Saturday, August 1, 2009

WATTLE DAY



                    on the road yesterday afternoon, Acacia baileyana, declared weed


"Our favourite flower’s the wattle,
The emblem of this land.
You can stick it in a bottle,
You can hold it in your hand.”      
(unknown)

When I was kicking stones along the road of my childhood country town, August 1st was Wattle Day, and Horses Birthday.

Early last Century it was conceived  as a quasi- nationalist day on September 1st, later changed to August 1st, then back to September 1st, which it is now. August 1st in the right day around here, if when the Wattles are at their first flush peak has anything to do with it, and I doubt anymore that it does. As a child I liked it, Wattle Day. What a great idea, a flower day, a flower for a day, a day for a flower, something noone else had, a flower like our Wattle. Made me proud. I feel differently about nationalism these days.

The Wattle is a great choice, the only choice if you must have a national plant. Evolving here since the latter part of the Tertiary period (1.8 to 65 million years ago) they have earned the charming title of Nurse Plant. Carers. In nutrient poor and dry sandy soils Wattles have learnt to live, prosper, take little and contribute a lot. They breath CO2, bind weak soils, increase soil nitrogen, they fertilise, feed small insects, feed birds, and they look stunning. Ever driven west over the Great Divide in August or September and seen the great western planes sweep away from you splashed with gold? If I were a Wattle and some two-legged moron stepped into my multi-million year existence and in a nano-second of time declared me a pest, and ripped me from my soil, and planted Leylandii pines in rows in my place, and said how green and lush they looked, and then planted more, and more, I'd be a bit more than a little annoyed. I'd be pissed.

Increasingly stuck in the city, I had almost forgotten about things Wattly, till The (very) Honorable Sir William Deane floated Wattle sprigs on the icy Swiss waters where 14 Australians had drowned. The symbolism was perfect and I was genuinely touched. It was us, it was inclusive, it was memory, it was our nurse plant, it was them and they were us, and they are here now with you, and we are together. However, the power of any Nationalist symbol didn't ever escape the wiles of that little John Howard. Oh no, the Wattle joined the Akubra as a symbol of us and not you. It became another weapon in his call to separateness.

I love the Wattle.
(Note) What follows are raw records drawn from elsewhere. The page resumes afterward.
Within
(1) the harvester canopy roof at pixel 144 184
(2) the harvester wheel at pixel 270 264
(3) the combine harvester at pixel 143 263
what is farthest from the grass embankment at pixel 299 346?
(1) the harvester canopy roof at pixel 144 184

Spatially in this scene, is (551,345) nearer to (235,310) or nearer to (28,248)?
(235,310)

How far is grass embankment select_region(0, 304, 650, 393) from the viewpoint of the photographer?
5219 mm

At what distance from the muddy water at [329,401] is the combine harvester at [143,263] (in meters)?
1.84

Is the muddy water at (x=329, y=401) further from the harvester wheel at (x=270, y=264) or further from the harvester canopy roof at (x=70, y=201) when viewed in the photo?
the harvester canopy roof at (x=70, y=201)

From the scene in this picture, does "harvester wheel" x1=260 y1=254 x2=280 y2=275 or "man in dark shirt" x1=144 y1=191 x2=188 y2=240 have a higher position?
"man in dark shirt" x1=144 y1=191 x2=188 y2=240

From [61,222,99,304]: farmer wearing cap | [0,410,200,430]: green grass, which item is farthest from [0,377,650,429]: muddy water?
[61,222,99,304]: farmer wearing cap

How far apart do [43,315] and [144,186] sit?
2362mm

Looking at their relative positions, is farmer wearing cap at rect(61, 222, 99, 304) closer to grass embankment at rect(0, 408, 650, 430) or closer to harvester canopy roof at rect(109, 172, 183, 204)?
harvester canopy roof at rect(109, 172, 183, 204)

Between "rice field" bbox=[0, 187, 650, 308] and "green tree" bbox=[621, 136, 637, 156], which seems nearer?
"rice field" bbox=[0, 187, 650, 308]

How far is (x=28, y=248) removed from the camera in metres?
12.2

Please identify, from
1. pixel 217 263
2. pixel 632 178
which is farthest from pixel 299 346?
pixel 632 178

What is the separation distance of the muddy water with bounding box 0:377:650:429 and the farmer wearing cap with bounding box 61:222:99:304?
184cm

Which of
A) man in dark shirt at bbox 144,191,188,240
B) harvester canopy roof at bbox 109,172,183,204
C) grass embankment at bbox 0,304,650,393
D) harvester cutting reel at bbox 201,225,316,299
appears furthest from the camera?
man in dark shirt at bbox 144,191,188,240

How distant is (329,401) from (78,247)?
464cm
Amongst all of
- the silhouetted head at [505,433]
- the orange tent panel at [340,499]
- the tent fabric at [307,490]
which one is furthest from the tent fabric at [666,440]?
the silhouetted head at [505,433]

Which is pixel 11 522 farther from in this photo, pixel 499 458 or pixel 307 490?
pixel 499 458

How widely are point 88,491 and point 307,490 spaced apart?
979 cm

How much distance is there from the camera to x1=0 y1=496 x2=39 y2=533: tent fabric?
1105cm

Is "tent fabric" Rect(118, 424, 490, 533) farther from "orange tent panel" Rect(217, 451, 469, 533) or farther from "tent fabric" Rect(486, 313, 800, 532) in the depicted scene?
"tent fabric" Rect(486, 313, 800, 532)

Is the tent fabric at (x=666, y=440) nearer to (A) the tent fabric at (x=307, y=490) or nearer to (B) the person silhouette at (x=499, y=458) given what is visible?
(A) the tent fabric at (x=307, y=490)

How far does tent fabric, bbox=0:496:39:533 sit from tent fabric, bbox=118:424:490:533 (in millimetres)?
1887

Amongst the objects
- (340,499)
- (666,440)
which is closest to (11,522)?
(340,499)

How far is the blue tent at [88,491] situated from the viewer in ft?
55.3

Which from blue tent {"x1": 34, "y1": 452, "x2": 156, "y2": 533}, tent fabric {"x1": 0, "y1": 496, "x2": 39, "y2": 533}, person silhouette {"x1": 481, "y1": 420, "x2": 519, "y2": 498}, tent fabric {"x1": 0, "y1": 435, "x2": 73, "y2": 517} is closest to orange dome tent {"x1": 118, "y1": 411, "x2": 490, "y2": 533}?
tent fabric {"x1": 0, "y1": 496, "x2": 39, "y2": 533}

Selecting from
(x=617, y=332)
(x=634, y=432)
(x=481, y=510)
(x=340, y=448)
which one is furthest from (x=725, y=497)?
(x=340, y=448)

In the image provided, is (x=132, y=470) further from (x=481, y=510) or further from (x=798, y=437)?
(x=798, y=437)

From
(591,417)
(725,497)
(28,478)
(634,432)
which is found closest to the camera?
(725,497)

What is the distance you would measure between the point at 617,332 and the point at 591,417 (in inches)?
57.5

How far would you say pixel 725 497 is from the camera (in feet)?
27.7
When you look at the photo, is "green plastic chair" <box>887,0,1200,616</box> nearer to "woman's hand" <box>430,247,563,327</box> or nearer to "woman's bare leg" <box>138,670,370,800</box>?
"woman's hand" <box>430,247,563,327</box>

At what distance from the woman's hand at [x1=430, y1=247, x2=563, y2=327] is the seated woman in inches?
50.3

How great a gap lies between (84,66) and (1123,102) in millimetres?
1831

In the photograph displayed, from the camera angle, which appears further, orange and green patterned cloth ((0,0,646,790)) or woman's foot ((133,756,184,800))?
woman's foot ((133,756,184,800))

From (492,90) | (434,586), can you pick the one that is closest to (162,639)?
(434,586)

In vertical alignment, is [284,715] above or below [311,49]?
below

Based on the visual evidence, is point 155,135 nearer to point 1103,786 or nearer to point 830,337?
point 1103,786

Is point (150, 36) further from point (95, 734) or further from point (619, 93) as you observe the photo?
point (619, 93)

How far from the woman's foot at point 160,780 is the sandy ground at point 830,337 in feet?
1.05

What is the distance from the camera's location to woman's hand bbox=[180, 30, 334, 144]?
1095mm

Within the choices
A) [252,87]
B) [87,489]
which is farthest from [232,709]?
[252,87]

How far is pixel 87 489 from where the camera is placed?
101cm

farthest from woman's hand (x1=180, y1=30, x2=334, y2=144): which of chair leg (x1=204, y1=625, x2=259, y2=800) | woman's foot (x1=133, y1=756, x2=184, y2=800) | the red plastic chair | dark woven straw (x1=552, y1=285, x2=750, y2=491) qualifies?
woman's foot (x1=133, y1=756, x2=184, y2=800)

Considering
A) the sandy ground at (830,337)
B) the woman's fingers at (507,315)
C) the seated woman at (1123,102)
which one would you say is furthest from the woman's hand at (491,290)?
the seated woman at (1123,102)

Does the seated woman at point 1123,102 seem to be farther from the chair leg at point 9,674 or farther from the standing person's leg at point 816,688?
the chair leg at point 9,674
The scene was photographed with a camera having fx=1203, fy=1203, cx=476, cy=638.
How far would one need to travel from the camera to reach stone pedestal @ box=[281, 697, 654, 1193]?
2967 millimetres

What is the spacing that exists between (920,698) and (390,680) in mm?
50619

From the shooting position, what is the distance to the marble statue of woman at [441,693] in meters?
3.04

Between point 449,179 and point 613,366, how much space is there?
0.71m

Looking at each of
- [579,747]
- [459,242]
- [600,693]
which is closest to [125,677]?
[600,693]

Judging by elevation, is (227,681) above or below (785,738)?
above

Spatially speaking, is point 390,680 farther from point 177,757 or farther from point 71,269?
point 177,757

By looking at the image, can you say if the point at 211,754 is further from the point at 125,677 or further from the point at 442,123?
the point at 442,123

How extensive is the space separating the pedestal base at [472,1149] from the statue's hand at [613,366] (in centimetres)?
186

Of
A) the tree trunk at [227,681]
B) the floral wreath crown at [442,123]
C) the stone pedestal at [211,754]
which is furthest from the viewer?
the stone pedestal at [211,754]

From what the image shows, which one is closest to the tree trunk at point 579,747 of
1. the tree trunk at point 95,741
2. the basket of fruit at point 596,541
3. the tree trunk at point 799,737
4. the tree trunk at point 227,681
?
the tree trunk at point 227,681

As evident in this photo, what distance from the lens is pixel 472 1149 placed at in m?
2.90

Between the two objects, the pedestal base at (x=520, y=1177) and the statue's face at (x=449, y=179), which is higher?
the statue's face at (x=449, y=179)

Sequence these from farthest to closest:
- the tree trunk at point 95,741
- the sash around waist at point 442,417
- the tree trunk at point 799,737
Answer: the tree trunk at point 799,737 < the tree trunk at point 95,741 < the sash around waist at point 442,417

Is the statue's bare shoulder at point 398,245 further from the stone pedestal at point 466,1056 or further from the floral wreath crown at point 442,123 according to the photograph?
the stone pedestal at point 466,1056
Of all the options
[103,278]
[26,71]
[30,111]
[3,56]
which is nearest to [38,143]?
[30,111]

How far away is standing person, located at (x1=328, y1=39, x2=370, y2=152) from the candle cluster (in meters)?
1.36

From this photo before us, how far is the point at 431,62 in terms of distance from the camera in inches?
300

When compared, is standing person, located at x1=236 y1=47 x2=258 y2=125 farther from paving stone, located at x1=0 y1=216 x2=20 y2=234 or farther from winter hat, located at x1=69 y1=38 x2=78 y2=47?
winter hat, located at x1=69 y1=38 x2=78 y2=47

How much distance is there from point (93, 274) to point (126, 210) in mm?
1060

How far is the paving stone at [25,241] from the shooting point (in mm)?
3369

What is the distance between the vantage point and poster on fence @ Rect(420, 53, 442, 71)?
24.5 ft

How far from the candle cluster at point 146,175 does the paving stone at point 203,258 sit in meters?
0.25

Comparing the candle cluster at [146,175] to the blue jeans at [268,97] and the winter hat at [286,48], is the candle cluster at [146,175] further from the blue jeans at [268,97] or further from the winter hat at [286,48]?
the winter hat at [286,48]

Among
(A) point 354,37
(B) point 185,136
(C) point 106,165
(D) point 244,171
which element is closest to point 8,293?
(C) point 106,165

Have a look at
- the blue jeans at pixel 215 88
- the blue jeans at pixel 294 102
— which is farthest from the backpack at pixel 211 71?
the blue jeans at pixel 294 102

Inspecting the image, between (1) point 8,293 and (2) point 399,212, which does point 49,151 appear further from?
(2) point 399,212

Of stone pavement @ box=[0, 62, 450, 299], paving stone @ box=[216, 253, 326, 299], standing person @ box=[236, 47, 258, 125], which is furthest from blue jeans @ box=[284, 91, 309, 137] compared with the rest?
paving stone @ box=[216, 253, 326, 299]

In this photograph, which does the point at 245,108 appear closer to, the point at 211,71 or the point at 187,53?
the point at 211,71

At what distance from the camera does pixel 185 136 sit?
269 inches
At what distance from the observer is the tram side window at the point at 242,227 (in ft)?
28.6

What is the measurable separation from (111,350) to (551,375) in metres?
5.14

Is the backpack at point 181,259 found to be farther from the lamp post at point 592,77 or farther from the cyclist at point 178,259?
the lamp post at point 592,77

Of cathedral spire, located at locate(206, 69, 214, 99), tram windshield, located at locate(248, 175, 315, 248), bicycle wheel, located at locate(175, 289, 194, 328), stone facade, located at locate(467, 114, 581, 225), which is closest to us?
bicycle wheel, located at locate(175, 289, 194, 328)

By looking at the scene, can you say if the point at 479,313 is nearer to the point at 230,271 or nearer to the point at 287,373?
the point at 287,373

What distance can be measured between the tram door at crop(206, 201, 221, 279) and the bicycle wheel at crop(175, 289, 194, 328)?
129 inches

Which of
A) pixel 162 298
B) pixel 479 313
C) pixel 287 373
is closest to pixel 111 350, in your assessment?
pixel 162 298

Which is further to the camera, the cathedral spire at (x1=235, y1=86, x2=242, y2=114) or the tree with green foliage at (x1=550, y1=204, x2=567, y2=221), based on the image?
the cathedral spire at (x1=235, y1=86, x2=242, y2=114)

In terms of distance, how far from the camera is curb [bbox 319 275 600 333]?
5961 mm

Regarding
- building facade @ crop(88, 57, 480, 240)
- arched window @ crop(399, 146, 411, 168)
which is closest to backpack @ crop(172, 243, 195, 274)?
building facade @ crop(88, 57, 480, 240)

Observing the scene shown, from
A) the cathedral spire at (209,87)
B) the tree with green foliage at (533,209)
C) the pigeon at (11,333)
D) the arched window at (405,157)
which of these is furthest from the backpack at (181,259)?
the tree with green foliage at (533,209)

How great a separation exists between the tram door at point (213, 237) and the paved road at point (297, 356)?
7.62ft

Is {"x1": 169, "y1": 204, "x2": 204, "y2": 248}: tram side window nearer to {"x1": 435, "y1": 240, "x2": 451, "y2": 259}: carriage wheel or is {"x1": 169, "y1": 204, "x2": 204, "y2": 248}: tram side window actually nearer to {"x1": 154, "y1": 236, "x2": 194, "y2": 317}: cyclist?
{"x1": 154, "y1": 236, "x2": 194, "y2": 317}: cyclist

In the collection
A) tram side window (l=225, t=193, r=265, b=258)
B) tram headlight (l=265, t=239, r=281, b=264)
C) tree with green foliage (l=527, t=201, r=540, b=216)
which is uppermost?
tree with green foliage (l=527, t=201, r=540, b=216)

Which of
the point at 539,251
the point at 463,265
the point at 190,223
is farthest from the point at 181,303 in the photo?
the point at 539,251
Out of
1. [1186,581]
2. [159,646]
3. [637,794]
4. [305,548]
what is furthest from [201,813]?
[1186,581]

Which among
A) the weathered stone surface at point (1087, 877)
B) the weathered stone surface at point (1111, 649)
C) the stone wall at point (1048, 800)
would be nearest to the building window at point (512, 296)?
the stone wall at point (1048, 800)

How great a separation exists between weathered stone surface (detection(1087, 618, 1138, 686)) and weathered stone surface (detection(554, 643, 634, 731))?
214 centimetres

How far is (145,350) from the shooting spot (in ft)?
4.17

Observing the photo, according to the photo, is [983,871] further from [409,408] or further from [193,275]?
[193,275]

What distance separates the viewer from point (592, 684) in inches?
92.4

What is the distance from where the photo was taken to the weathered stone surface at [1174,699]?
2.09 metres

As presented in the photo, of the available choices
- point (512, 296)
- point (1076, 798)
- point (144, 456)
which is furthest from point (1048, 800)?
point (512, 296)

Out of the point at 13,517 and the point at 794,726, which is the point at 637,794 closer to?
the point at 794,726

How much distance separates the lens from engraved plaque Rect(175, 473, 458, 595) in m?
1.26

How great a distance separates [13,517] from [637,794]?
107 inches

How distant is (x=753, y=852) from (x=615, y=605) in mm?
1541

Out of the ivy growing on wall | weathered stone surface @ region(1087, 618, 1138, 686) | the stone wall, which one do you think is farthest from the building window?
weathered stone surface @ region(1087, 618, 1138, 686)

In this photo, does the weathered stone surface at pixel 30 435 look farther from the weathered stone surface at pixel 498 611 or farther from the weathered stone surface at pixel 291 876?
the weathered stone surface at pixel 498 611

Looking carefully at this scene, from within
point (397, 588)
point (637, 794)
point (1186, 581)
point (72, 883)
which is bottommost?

There's a lot down here, and it's fair to say there's Wattle out most of the year, but right now they're at their very best. I picked some this morning. It's through the house. It doesn't give you asthma, old bush woman talk, because the wattle pollen is probably too large to be an allergen. And we played Ann Carr-Boyd's "A Day in Taralga" recorded on the Stuart & Sons Piano.


Acacia terminalis, Sunshine Wattle, near the dam.